Rob Matheson explains how the new tool pioneers a new approach in this article from MIT News:

The tool works using a modified version of a technique called “program synthesis,” which automatically creates computer programs given data and a language to work within. The technique is basically computer programming in reverse: Given a set of input-output examples, program synthesis works its way backward, filling in the blanks to construct an algorithm that produces the example outputs based on the example inputs.

The approach is different from ordinary program synthesis in two ways. First, the tool synthesizes probabilistic programs that represent Bayesian models for data, whereas traditional methods produce programs that do not model data at all. Second, the tool synthesizes multiple programs simultaneously, while traditional methods produce only one at a time. Users can pick and choose which models best fit their application.

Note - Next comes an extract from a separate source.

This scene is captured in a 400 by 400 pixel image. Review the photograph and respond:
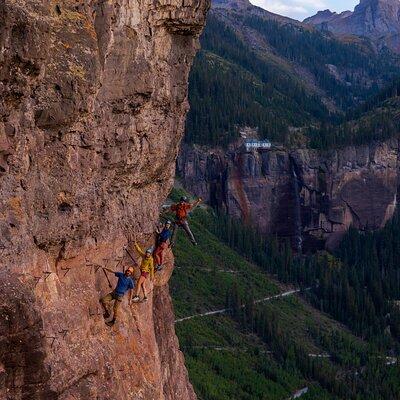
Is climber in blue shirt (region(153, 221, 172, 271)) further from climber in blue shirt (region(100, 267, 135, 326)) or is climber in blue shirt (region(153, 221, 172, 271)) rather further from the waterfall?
the waterfall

“When the system makes a model, it spits out a piece of code written in one of these domain-specific probabilistic programming languages … that people can understand and interpret,” Mansinghka says. “For example, users can check if a time series dataset like airline traffic volume has seasonal variation just by reading the code — unlike with black-box machine learning and statistics methods, where users have to trust a model’s predictions but can’t read it to understand its structure.”

Probabilistic programming is an emerging field at the intersection of programming languages, artificial intelligence, and statistics. This year, MIT hosted the first International Conference on Probabilistic Programming, which had more than 200 attendees, including leading industry players in probabilistic programming such as Microsoft, Uber, and Google.